Special to WorldTribune.com
James Mattis chose Seoul and Tokyo as his first ever overseas visits days after he was sworn in as the new U.S. Secretary of Defense.
He arrived in Seoul on Feb. 2 for a two-day visit and went on to Tokyo afterwards and held meetings with Prime Minister Shinzo Abe and his entire defense leadership team.
The priority assigned to the trip underlines the seriousness with which the Trump Administration regards the volatile security situation in the Western Pacific. China has exploited U.S. passivity in the region in recent years with its own push for maritime supremacy.
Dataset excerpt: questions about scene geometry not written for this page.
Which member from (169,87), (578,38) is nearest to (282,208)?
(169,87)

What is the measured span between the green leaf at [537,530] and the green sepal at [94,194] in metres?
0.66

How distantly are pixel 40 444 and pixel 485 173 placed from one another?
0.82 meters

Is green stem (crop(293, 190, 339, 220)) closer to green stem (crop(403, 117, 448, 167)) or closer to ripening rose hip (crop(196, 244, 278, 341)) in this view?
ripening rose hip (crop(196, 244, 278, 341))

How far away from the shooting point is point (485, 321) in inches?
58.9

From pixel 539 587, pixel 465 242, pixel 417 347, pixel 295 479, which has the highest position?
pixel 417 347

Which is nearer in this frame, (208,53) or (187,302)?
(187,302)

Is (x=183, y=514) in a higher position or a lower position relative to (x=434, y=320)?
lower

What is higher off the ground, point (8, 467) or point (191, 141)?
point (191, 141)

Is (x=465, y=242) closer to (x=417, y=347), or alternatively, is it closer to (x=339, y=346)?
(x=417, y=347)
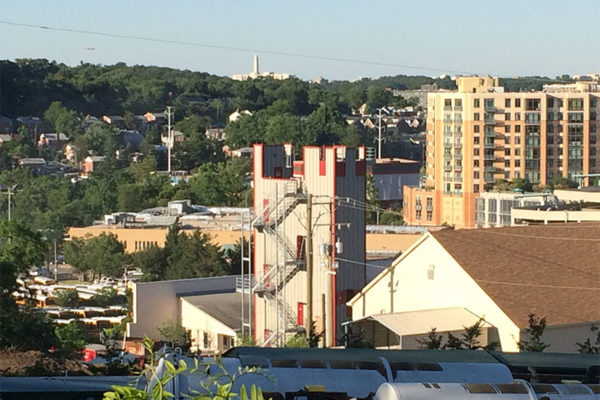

Seeking to splinter the powerful U.S.-Japan-South Korea alliance, it has been rewarded by the paralysis in Seoul following the impeachment of South Korea’s first woman president, the conservative Park Geun-Hye. Leftist opposition leaders pushing for Park’s resignation have threatened to reverse joint security measures against the growing North Korean strategic threat.
The target of Mattis’s trip is China and its junior partner North Korea. Specifically, the urgent matter to consider is the negotiated deployment of an American missile defense system called “Terminal High Altitude Area Defense” or THAAD, to which China has been the most violent opponent.
Up until a year ago, China had invested heavy political and economic capital on Seoul in an attempt to pull South Korea away from the Washington-Tokyo-Seoul defense alliance.
Beijing had almost succeeded when South Korea’s Park agreed to an American request to deploy THAAD system to cope with the nuclear threats from North Korean dictator Kim Jong-Un after Kim blatantly conducted missile and nuclear tests in violation of UN resolutions.
China emphatically refused to take President Park Geun-Hye’s phone calls requesting cooperation in impeding North Korea’s belligerency and blasted her for green-lighting the THAAD deployment, which China said would harm China’s missile deterrence.